If my concern is only to appear religious, that I have the gift, this leaves me no time to have a relationship with Christ. Morality is not able to take us to Christianity, but one who has no morality most likely does not have God as his father. This is the struggle -- if we try to appear as something that we are not, the end result is vain religion, hypocrisy. This is one point believers and non-believers can always agree on: both despise hypocrisy, but only one is required to forgive it. As Spurgeon reminded us, there are some genuine characters who, in their walk with God, will stumble and fall. But they know that, as they sink into Grace, God is loving and this is true religion: imperfect sons and daughters who rest in the forgiven arms of Dad.
It is sad and somewhat funny that in our effort to never become a hypocrite we end up one. We start doing the things we promised never to do. When we make our first mistake we have to cover it up, and from there it has an evolution and we end up as Pretenders. But now that we find ourselves on this side, we the pretenders also hold all the reasons and excuses for doing so that our younger selves who now stand facing us would never understand.
My struggle is being able to forgive those who have hurt me. This is very selfish I know, putting myself first, but who else would? I know that I cannot even begin to understand the hurt I have caused others. But I am an expert on my own hurt. I’ve lived with it for years, and my heart has learned to walk with a limp.

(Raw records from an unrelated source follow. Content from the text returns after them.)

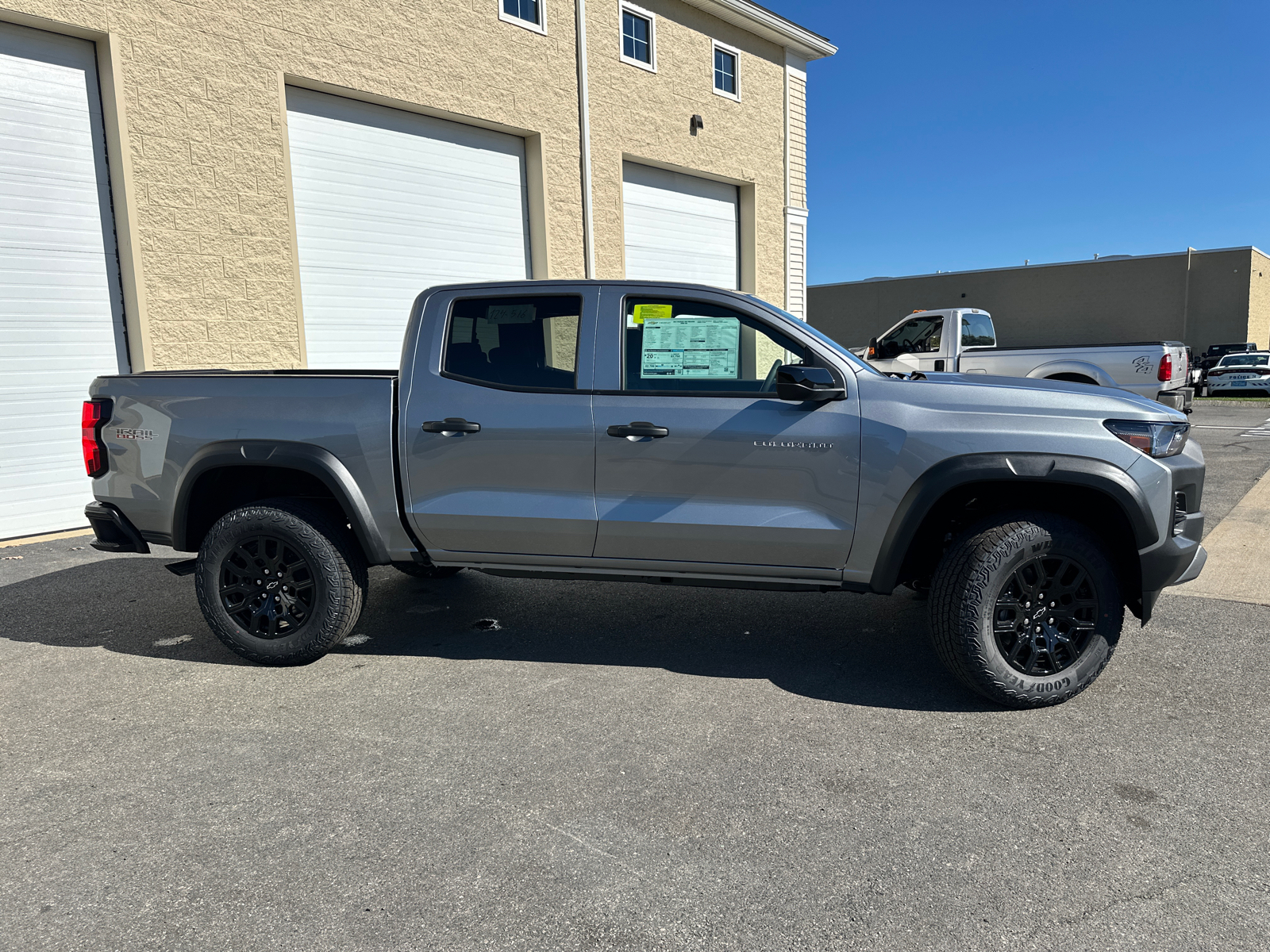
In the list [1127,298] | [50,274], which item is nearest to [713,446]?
[50,274]

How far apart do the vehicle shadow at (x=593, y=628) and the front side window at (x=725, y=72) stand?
1111 cm

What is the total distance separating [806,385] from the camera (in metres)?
3.77

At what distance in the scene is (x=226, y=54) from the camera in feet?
27.6

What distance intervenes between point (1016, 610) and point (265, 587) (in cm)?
356

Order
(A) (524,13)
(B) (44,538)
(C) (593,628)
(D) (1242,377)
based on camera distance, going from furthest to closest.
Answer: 1. (D) (1242,377)
2. (A) (524,13)
3. (B) (44,538)
4. (C) (593,628)

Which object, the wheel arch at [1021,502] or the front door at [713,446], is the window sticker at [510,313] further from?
the wheel arch at [1021,502]

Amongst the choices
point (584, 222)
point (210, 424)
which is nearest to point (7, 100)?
point (210, 424)

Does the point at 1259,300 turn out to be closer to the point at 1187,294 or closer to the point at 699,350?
the point at 1187,294

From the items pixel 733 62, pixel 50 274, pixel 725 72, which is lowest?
pixel 50 274

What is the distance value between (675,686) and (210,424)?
266 cm

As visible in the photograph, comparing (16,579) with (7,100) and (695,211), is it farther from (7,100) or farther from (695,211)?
(695,211)

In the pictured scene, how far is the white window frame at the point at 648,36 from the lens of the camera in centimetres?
1239

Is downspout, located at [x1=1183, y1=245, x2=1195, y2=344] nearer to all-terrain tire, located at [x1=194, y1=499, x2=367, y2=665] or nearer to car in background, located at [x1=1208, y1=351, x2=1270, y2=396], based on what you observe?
car in background, located at [x1=1208, y1=351, x2=1270, y2=396]

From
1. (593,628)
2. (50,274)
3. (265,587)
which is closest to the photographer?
(265,587)
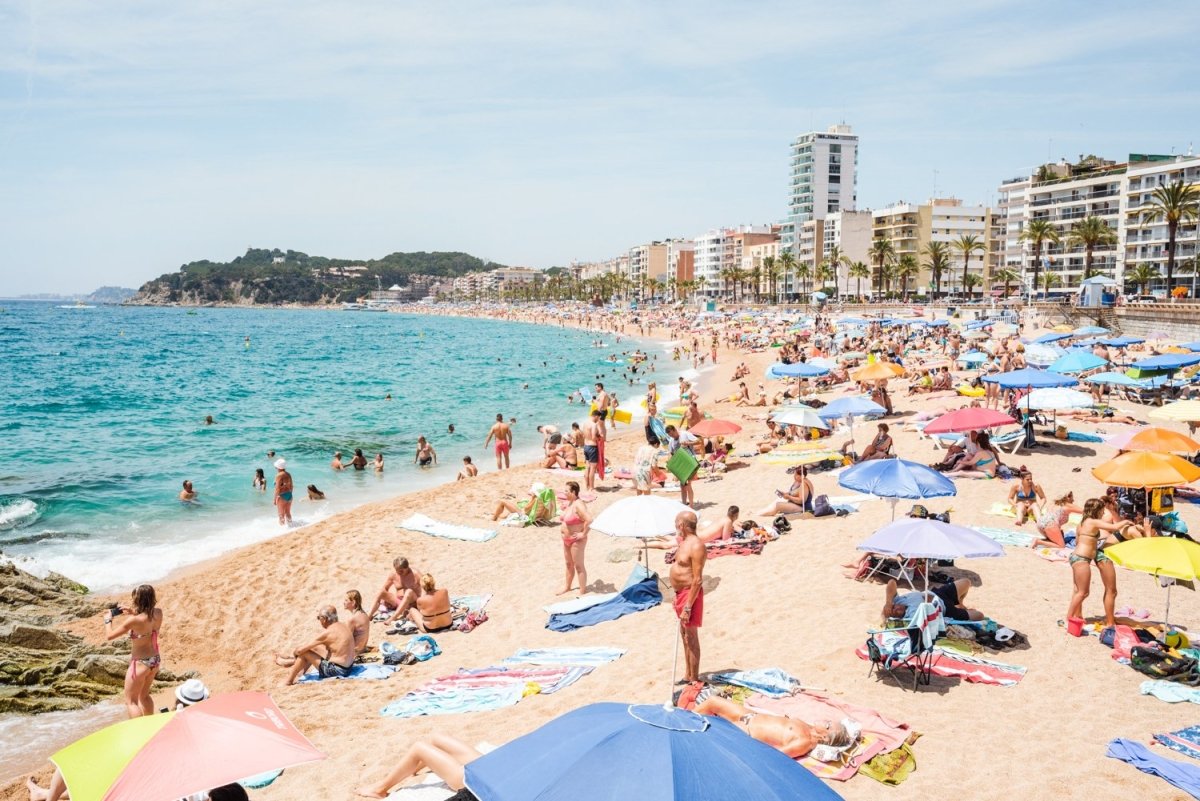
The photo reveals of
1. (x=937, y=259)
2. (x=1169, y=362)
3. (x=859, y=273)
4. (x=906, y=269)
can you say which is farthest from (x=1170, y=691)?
(x=859, y=273)

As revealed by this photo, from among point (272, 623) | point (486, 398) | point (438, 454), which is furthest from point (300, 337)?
point (272, 623)

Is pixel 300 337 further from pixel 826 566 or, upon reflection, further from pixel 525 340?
pixel 826 566

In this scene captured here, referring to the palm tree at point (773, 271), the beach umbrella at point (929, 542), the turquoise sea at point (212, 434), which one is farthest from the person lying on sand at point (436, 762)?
the palm tree at point (773, 271)

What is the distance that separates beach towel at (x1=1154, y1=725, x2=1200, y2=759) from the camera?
577cm

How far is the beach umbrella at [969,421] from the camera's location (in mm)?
13602

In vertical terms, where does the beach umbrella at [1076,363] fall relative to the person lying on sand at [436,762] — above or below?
above

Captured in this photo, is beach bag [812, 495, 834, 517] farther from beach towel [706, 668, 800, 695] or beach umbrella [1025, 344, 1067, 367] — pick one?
beach umbrella [1025, 344, 1067, 367]

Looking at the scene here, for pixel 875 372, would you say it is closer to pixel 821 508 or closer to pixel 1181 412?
pixel 1181 412

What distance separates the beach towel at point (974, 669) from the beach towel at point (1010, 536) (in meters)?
3.60

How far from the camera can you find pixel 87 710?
8.58m

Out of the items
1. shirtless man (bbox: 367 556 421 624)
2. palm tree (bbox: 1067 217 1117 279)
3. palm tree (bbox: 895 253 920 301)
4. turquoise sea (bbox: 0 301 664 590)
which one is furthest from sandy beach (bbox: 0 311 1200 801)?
palm tree (bbox: 895 253 920 301)

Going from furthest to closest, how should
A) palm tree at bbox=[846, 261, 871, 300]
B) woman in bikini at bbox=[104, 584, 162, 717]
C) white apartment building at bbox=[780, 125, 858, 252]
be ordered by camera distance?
1. white apartment building at bbox=[780, 125, 858, 252]
2. palm tree at bbox=[846, 261, 871, 300]
3. woman in bikini at bbox=[104, 584, 162, 717]

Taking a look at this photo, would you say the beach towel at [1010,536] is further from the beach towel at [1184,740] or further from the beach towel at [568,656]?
the beach towel at [568,656]

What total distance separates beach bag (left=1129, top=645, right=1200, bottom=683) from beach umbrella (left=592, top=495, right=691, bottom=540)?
4371mm
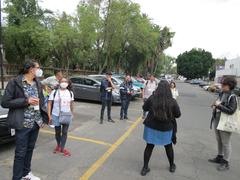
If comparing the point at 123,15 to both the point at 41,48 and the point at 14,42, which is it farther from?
the point at 14,42

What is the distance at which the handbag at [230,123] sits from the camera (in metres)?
4.95

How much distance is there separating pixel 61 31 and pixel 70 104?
22.1 metres

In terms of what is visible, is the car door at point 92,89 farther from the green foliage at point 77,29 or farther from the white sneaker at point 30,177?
the green foliage at point 77,29

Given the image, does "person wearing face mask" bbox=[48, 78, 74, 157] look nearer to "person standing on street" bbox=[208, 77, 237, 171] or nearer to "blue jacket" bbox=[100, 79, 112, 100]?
"person standing on street" bbox=[208, 77, 237, 171]

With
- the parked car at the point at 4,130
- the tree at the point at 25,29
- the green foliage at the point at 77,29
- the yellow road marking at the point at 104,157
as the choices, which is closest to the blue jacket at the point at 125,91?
the yellow road marking at the point at 104,157

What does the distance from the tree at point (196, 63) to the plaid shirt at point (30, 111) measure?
293ft

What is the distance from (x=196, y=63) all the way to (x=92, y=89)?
79571mm

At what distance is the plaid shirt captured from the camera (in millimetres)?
3752

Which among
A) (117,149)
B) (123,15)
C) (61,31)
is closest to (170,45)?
(123,15)

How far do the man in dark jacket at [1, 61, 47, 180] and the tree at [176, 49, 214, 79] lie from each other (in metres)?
89.3

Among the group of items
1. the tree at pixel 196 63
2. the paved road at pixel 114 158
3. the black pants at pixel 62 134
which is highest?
the tree at pixel 196 63

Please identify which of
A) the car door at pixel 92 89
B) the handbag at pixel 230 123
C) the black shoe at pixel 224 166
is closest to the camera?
the handbag at pixel 230 123

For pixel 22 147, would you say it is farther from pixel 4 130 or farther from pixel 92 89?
pixel 92 89

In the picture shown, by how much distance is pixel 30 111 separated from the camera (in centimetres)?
380
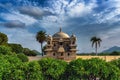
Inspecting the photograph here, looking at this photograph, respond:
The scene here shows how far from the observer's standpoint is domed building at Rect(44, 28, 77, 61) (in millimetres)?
100125

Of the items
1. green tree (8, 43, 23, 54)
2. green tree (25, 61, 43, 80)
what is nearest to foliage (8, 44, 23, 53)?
green tree (8, 43, 23, 54)

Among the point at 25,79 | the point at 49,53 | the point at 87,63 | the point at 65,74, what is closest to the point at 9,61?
the point at 25,79

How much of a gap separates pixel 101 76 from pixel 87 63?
3212 millimetres

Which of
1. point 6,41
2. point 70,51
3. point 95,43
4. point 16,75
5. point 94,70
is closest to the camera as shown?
point 16,75

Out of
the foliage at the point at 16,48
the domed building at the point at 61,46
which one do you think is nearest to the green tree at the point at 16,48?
the foliage at the point at 16,48

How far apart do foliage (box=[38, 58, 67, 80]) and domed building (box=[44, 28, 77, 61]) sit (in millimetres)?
41875

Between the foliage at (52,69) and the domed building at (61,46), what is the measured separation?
41.9m

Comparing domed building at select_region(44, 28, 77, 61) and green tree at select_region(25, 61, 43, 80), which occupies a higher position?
domed building at select_region(44, 28, 77, 61)

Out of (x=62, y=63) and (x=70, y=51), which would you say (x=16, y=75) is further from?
(x=70, y=51)

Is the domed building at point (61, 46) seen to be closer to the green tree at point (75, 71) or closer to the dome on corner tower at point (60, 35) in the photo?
the dome on corner tower at point (60, 35)

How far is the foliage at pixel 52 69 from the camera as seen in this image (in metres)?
56.0

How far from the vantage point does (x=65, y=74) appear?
5784cm

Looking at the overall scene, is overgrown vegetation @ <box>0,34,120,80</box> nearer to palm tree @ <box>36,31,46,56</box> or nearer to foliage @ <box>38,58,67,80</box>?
foliage @ <box>38,58,67,80</box>

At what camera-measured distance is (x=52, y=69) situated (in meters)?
56.3
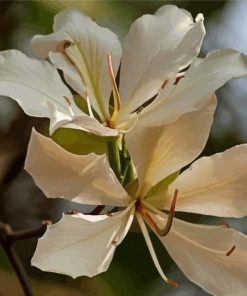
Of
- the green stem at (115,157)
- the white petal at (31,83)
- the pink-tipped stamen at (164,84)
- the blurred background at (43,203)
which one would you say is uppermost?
the pink-tipped stamen at (164,84)

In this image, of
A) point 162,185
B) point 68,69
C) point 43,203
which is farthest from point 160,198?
point 43,203

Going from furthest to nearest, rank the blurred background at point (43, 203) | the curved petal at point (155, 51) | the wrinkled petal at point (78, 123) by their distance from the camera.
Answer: the blurred background at point (43, 203) → the curved petal at point (155, 51) → the wrinkled petal at point (78, 123)

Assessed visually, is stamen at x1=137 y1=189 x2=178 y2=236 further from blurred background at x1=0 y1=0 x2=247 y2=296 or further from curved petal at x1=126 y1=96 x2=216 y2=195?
blurred background at x1=0 y1=0 x2=247 y2=296

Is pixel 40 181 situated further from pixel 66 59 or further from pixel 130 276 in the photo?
pixel 130 276

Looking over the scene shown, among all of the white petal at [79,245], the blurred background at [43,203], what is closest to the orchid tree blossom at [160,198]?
the white petal at [79,245]

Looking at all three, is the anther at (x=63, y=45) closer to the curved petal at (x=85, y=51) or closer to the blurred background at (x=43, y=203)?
the curved petal at (x=85, y=51)

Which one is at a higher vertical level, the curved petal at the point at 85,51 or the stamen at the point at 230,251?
the curved petal at the point at 85,51

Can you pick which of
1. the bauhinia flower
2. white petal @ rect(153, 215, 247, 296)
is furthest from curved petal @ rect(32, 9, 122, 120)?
white petal @ rect(153, 215, 247, 296)

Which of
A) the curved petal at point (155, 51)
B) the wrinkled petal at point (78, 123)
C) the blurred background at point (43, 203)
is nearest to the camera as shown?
Result: the wrinkled petal at point (78, 123)
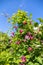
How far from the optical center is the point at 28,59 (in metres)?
4.64

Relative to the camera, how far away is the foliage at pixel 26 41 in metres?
4.62

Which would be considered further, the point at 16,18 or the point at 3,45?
the point at 3,45

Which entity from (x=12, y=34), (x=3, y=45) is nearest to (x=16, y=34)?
(x=12, y=34)

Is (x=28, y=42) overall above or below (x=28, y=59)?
above

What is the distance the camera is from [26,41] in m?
4.83

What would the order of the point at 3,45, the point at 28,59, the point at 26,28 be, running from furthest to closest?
the point at 3,45
the point at 26,28
the point at 28,59

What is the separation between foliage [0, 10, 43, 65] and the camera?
4.62 m

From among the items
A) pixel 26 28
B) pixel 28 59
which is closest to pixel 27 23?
pixel 26 28

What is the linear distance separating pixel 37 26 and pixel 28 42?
1.35 ft

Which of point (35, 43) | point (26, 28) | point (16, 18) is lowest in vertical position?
point (35, 43)

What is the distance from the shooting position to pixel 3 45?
236 inches

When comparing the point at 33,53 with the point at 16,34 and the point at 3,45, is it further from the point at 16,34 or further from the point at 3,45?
the point at 3,45

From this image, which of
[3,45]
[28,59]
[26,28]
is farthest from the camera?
[3,45]

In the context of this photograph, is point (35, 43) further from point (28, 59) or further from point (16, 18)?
point (16, 18)
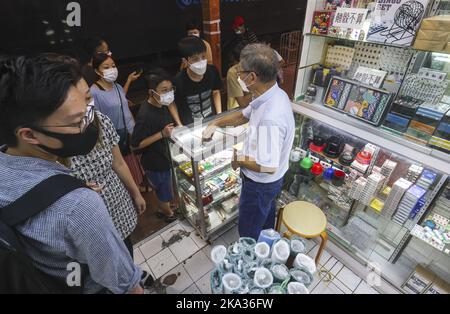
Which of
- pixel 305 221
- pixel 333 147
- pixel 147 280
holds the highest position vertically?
pixel 333 147

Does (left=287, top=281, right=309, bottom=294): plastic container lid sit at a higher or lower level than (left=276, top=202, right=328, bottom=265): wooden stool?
higher

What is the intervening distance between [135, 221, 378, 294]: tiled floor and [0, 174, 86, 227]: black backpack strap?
218 cm

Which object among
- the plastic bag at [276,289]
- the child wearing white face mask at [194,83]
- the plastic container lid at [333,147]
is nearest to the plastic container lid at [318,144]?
the plastic container lid at [333,147]

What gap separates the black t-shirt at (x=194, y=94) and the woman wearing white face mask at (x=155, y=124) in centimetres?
38

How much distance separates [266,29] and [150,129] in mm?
6617

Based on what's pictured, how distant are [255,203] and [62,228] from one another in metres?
1.79

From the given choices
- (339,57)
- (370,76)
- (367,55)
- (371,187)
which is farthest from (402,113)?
(339,57)

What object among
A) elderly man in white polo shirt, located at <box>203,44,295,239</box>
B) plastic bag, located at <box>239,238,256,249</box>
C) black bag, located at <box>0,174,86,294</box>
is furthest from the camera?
elderly man in white polo shirt, located at <box>203,44,295,239</box>

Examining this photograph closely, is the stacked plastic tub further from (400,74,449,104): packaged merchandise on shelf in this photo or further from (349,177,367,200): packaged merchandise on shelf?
(400,74,449,104): packaged merchandise on shelf

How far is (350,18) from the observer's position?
2.29 metres

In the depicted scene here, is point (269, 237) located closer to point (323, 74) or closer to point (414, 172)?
point (414, 172)

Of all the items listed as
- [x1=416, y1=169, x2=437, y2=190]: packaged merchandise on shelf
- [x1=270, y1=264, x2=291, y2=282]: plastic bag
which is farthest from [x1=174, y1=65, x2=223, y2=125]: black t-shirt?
[x1=416, y1=169, x2=437, y2=190]: packaged merchandise on shelf

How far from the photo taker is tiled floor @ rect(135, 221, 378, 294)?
2738mm

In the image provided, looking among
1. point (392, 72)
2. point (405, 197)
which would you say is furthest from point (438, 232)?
point (392, 72)
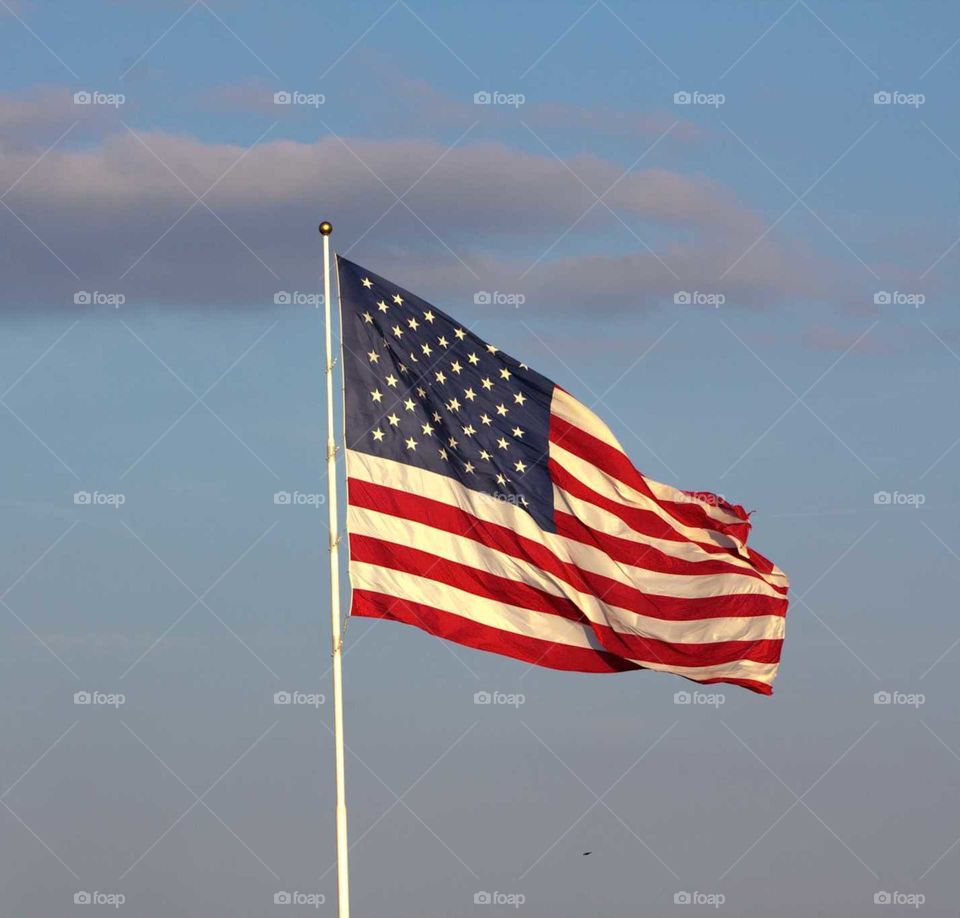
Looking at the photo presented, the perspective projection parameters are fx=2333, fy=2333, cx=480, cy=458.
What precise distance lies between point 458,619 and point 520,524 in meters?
2.27

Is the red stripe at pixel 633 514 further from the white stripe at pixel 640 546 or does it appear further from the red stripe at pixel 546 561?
the red stripe at pixel 546 561

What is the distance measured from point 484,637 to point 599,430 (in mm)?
4751

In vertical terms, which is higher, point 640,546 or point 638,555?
point 640,546

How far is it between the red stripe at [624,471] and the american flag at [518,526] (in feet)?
0.09

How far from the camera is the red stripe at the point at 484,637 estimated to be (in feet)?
139

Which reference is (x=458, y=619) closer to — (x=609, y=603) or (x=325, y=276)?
(x=609, y=603)

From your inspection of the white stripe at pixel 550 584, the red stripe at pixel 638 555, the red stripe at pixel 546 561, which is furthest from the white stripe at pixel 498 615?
the red stripe at pixel 638 555

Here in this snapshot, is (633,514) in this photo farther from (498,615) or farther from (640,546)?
(498,615)

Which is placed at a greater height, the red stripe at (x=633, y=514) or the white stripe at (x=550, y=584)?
the red stripe at (x=633, y=514)

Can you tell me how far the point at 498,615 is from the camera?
43.6m

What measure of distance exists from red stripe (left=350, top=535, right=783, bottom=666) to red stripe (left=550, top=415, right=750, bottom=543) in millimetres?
2244

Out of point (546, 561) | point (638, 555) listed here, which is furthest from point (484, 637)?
point (638, 555)

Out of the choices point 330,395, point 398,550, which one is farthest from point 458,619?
point 330,395

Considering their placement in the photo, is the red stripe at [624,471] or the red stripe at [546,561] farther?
the red stripe at [624,471]
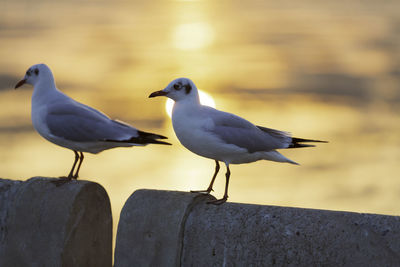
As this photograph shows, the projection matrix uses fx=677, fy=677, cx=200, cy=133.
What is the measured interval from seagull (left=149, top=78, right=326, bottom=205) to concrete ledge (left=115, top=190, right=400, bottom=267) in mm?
997

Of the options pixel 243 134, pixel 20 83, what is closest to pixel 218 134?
pixel 243 134

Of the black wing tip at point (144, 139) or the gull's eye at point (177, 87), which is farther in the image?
the gull's eye at point (177, 87)

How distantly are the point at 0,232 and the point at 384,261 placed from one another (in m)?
5.39

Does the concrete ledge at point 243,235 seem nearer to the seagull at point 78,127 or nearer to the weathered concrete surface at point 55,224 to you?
the weathered concrete surface at point 55,224

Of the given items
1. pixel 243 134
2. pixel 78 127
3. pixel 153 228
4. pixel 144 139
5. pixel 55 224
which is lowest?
pixel 55 224

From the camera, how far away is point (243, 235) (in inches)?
309

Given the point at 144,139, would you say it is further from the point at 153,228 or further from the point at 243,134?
the point at 153,228


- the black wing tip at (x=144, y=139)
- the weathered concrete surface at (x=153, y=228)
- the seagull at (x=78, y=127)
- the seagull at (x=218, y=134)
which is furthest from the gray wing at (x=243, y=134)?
the weathered concrete surface at (x=153, y=228)

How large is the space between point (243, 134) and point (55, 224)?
2891 millimetres

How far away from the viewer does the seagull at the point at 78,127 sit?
10078 millimetres

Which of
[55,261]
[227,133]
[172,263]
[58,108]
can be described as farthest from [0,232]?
[227,133]

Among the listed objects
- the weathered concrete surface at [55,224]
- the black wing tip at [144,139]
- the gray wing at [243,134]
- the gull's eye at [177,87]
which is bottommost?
the weathered concrete surface at [55,224]

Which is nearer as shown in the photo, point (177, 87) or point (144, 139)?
point (144, 139)

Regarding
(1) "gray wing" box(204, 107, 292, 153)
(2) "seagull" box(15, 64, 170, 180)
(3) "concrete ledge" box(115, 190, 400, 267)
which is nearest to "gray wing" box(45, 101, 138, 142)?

As a believer I am trying to push me to the back of the line. Now up and front in my heart I hear all the hurtful things I’ve told others, and it turns out the silent words I never spoke are just as loud. My hurtful thoughts also need to be addressed. There is so much that needs to be forgiven that I reach a point where it seems impossible. My wrongful thoughts and tongue combined amount to so much wrong. It is a this moment God gently reminds me that “If our heart condemn us, God is greater than our heart” 1 John 3:20
The media has been in an uproar about the cyclist Lance Armstrong confessing to cheating in order to win races. Many who for years defended him are deeply hurt. I heard about one man who defended him for fourteen years said “maybe in 14 years I can forgive him”.
The Christian should be able to fully understand why mister Armstrong did what he did, for we are guilty of the same. My Christianity has been like that. I have been a pretender. I cheated in order to appear Christian, cheated to win the approval of men and God. At this moment I am Lance Armstrong. Where, where would we find ourselves without grace? In a vain religion. We will not find it in ourselves the power or reason to forgive those who have hurt us. It will be because of God by His power, His grace that we can forgive as well as ask for forgiveness to those we wronged. I heard a pastor say “in this story of forgiveness, I am Lance Armstrong”
“Surely if men’s hearts were right, short sermons would be enough”
-C.H. Spurgeon When have you been deceptive, lied or tried to cover something up? What happens when people find out your wrongs? What would have been different if you lived an open and honest life, even if it meant admitting to your mistakes when you make them?